AL: I wanted people to have access to the stories behind each plant. When you visit a botanical garden, you see a plant in a single cycle of its life,
and there is rarely room for more than a name label. The digital field guide will enable visitors to view all aspects of a plant’s life cycle and to learn more about the plant. Plants can be identified through a map of the garden, but the app can also be used off-site to browse plant profiles. I find botanic field guides to be lovely bedtime reading.
AP: How did you get started in journalism?
AL: I’ve always been a writer, and writing has been a significant component of everything I’ve worked on — companion content for photojournalism essays, grants for documentary films, typeface reviews for Print magazine. My writing now is really no different, I am just doing a lot more of it, and I am able to focus on one broad topic that I love. I’m really enjoying figuring out how to describe plants in new ways, and the process of writing about them inevitably gives me a greater appreciation of the species in particular and the plant world in general.

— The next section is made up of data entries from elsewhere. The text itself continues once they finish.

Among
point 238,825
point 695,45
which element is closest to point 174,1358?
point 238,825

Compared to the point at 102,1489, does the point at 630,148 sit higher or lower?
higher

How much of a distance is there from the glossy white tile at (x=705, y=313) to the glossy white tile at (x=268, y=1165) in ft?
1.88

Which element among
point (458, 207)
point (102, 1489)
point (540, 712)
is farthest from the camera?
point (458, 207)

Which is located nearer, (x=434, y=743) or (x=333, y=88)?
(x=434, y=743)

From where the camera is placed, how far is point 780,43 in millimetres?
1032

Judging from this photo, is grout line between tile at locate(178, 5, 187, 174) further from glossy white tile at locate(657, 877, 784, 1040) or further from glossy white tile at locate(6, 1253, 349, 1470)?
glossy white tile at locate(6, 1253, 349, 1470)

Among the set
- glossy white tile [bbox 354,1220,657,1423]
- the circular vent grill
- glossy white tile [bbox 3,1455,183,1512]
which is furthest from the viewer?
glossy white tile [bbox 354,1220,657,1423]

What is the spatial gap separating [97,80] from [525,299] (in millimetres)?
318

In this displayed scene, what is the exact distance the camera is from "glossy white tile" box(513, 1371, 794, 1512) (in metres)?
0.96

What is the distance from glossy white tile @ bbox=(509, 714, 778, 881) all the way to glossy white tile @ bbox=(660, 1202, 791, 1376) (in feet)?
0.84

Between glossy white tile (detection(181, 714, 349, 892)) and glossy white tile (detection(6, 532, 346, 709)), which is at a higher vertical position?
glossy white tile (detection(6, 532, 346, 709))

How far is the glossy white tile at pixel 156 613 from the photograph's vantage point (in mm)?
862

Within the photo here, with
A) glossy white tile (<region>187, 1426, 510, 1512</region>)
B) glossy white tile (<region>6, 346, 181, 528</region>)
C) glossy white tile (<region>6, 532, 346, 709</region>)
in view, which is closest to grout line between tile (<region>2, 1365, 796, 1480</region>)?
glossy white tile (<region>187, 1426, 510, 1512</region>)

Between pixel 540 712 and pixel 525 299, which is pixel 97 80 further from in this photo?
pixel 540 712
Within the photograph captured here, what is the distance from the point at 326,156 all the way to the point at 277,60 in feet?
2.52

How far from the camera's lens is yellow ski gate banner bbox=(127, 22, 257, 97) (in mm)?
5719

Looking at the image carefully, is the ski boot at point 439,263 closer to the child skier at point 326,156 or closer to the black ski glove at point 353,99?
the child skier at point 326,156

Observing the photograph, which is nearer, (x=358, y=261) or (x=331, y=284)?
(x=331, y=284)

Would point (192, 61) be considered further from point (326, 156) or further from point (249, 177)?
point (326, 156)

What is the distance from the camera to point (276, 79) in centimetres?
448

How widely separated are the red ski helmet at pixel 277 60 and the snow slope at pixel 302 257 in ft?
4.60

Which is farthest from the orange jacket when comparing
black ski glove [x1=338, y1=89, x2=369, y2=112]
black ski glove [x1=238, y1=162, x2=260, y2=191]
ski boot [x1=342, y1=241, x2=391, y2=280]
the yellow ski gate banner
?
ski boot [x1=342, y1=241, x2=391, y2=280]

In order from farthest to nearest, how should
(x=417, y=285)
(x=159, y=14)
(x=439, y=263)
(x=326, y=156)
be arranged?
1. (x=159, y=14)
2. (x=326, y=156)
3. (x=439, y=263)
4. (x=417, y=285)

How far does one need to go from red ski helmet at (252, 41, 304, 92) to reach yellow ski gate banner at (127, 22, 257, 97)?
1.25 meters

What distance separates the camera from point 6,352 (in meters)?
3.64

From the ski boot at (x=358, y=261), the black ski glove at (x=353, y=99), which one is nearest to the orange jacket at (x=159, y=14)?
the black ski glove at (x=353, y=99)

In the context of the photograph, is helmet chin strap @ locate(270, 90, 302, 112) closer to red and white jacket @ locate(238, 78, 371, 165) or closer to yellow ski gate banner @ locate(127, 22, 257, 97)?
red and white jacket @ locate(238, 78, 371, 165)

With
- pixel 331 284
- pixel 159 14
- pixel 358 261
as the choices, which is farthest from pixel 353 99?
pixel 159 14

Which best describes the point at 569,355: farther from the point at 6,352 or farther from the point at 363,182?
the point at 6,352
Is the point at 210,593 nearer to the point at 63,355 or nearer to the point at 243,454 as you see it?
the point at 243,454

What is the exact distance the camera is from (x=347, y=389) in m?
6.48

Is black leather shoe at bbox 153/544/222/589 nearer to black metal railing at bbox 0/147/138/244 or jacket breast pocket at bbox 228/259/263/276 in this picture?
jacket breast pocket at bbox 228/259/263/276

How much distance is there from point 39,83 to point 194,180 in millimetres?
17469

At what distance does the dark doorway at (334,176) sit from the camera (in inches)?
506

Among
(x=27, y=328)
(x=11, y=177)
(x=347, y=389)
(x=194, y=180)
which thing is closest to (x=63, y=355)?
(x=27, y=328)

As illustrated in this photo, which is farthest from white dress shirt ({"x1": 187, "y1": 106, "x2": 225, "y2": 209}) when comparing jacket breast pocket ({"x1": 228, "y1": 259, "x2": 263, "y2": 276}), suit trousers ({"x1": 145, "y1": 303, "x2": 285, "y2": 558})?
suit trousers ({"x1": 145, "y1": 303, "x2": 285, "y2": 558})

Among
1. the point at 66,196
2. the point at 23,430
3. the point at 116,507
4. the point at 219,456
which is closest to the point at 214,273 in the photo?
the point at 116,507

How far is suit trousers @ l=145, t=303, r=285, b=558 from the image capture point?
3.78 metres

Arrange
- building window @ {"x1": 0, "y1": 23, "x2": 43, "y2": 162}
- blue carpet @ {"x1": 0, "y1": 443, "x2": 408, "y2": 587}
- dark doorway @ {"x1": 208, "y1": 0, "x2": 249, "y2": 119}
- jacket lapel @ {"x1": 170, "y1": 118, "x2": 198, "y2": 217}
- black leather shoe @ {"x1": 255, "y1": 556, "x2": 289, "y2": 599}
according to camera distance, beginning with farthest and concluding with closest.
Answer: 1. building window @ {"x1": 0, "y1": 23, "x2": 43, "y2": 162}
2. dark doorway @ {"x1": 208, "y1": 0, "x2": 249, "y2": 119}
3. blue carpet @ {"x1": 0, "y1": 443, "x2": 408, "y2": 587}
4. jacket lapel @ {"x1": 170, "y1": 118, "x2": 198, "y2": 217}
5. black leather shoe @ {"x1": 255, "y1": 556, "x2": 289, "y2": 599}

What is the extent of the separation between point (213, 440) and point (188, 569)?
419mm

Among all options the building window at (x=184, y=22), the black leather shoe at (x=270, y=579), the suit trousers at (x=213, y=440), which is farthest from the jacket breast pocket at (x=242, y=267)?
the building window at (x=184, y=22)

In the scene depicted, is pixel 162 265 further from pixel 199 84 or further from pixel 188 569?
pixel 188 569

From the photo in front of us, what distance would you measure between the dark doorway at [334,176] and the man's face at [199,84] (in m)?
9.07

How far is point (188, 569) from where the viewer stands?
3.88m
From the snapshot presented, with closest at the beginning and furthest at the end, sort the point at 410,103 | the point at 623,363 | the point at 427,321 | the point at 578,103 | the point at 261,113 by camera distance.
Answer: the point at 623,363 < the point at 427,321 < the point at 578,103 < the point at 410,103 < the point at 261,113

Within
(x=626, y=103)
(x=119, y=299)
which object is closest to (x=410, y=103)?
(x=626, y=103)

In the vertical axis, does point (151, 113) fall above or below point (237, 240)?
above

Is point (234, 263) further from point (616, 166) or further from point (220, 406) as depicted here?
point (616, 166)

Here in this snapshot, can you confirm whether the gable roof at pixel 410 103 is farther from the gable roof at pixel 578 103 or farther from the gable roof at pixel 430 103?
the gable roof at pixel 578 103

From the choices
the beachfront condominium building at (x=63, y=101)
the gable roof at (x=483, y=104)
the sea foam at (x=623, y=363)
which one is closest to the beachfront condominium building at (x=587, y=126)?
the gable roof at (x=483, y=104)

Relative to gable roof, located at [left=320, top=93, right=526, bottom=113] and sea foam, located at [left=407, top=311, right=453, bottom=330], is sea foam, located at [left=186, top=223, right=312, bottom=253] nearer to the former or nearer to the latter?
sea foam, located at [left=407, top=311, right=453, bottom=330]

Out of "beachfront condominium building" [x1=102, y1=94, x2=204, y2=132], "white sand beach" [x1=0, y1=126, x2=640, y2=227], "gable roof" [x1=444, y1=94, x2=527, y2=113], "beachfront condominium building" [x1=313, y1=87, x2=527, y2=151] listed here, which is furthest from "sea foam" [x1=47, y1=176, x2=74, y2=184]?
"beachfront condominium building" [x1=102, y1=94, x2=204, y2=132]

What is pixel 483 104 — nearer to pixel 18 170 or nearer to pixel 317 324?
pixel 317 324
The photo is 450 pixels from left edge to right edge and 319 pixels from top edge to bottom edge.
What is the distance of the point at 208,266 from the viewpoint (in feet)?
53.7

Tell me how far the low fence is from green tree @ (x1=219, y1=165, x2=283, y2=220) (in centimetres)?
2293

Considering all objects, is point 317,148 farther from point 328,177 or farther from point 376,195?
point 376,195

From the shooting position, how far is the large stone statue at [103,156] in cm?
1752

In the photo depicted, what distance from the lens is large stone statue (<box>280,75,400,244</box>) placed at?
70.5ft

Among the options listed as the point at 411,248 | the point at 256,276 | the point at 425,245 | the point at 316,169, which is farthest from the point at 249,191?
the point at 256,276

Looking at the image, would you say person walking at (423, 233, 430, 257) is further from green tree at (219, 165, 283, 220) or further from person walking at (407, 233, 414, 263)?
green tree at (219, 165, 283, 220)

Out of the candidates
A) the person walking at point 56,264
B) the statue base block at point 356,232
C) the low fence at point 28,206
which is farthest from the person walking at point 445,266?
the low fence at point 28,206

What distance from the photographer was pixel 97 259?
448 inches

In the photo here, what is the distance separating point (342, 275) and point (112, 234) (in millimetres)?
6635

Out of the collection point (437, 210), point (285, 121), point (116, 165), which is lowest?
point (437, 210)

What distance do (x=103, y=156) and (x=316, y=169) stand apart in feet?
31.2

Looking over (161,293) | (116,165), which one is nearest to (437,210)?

AP: What have you been working on lately?
AL: For the past year, I’ve been working on a documentary media project, The Iraqi Seed Project. Looking at the agricultural landscape in modern-day Iraq and Kurdistan, it asks why farming is disappearing in the land where it was born. We bring into focus the region’s botanic legacies and current efforts to restore the Fertile Crescent. We just launched a website with clips from three years of filming. The video player is poised over a farm with seeds of the region’s historically major crops. We call the site a collective garden; every time a video is watched, a plant grows a little bit. The idea is that by learning about Iraq’s farmers and plants, we are helping their crops grow anew. It’s a nice metaphor.